In his early essay "After Joyce" (1964), the first title in this nonfiction omnibus, Barthelme, America's preeminent postmodern practitioner, made a strong argument for the literary work "as an object in the world rather than a commentary upon the world." The writer, "betrayed by outmoded forms," may find in play "one of the great possibilities of art." A whole generation of writers obliged, among them Gass, Elkin, Hawkes, Coover, Gaddis, and Pynchon. In one of his last essays, "Not-Knowing" (published not long before his death in 1989, at age 58), Barthelme, having shaken off that "rhetoric of the time," admits that much of contemporary criticism robs the work of its mystery, which indeed "exists." These two essays, offered back to back, buoy this collection, which includes later interviews that demonstrate for writing students his methods, influences, etc. Much of Barthelme's New Yorker commentary (on art, politics, living in Greenwich Village) seems dated now. Important for literature collections and writing programs.

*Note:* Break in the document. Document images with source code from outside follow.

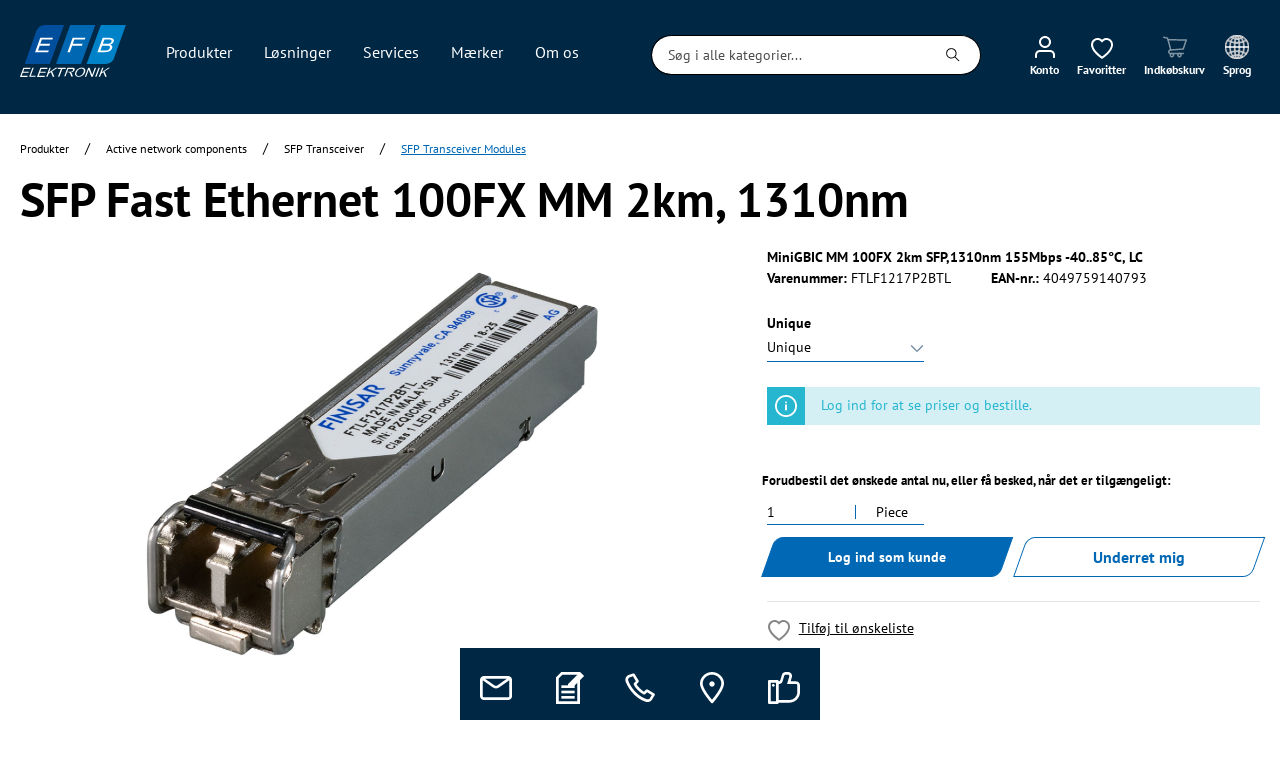

--- FILE ---
content_type: text/css
request_url: https://consent.cookiefirst.com/sites/efb-nordic.dk-6e3aaafc-a1de-4b61-9349-eed0d87344e8/styles.css?v=1918b57b-14cd-4b5d-924f-619ce02fa277
body_size: 47
content:
.cookiefirst-root {--banner-font-family: inherit !important;--banner-width: 100% !important;--banner-bg-color: rgba(255,255,255,1) !important;--banner-shadow: 0.1 !important;--banner-text-color: rgba(0,0,0,1) !important;--banner-outline-color: rgba(0, 114, 208, 1) !important;--banner-accent-color: rgba(0, 93, 169, 1) !important;--banner-text-on-accent-bg: rgba(255,255,255,1) !important;--banner-border-radius:0 !important;--banner-backdrop-color: rgba(0,0,0,0.1) !important;--banner-widget-border-radius: 0 !important;--banner-btn-primary-text:rgba(255,255,255,1) !important;--banner-btn-primary-bg:rgba(0, 93, 169, 1) !important;--banner-btn-primary-border-color:rgba(0, 93, 169, 1) !important;--banner-btn-primary-border-radius:4px !important;--banner-btn-primary-hover-text:rgba(0, 93, 169, 1) !important;--banner-btn-primary-hover-bg:rgba(0,0,0,0) !important;--banner-btn-primary-hover-border-color:rgba(0, 93, 169, 1) !important;--banner-btn-primary-hover-border-radius:4px !important;--banner-btn-secondary-text:rgba(255,255,255,1) !important;--banner-btn-secondary-bg:rgba(0, 93, 169, 1) !important;--banner-btn-secondary-border-color:rgba(0, 93, 169, 1) !important;--banner-btn-secondary-border-radius:4px !important;--banner-btn-secondary-hover-text:rgba(0, 93, 169, 1) !important;--banner-btn-secondary-hover-bg:rgba(0,0,0,0) !important;--banner-btn-secondary-hover-border-color:rgba(0, 93, 169, 1) !important;--banner-btn-secondary-hover-border-radius:4px !important;--banner-btn-floating-bg:rgba(0, 93, 169, 1) !important;--banner-btn-floating-border:rgba(0, 93, 169, 1) !important;--banner-btn-floating-icon:rgba(255,255,255,1) !important;--banner-btn-floating-hover-bg:rgba(0,0,0,0) !important;--banner-btn-floating-hover-border:rgba(0, 93, 169, 1) !important;--banner-btn-floating-hover-icon:rgba(0, 93, 169, 1) !important;}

Amy Boaz, "Library Journal"

On Not Knowing
Kirkus Reviews
Jun 1, 1997

What Thomas Pynchon called "Barthelmismo'' is somewhat lacking in the second posthumous collection edited by Herzinger of Barthelme's miscellaneous writings, which here includes film and book reviews, art catalog essays, and New Yorker pieces. "Barthelme Takes On Task of Almost Deciphering His Fiction'' ran the New York Times headline when Barthelme delivered a lecture for New York University's Writer at Work series. That headline could equally well describe many of these abbreviated critical pieces and not wholly forthcoming interviews. The often-reprinted "Not-Knowing'' (1982) is a spirited, idiosyncratic analysis of creativity--the search for an adequate rendering of the world's "messiness''--as well as a playful, sometimes self-parodying literary performance piece. The essay contains a short "letter to a literary critic'' expressing condolences on the demise of Postmodernism, which Barthelme recycled into an unsigned piece for his favorite publication, the New Yorker. Barthelme's many other pieces for the magazine waver lamely between its characteristic wryness and his own fabulist flair, though there is one happy, humorous piece that purports to answer a Writer's Digest questionnaire about his drinking habits. Barthelme also tried his hand at film criticism for the New Yorker in 1979, but his reviews of Truffaut, Herzog, and Bertolucci are surprisingly heavy going, as are his writings on abstract expressionists and contemporary architecture. Editor Herzinger (English/Univ. of Southern Mississippi) has also included a number of interviews with Barthelme, of widely varying quality. The longest interview, a radio serial chat from 197576, seems dated and pretentious (e.g.: "I would not say that Snow White predicts the Manson case''); the most stimulating is actually the transcript of a 1975 symposium with his peers William Gass, Grace Paley, and Walker Percy. Though John Barth calls this a "booksworth of encores'' in his introduction, many of the pieces seem to be merely magazine outtakes and literary b-sides.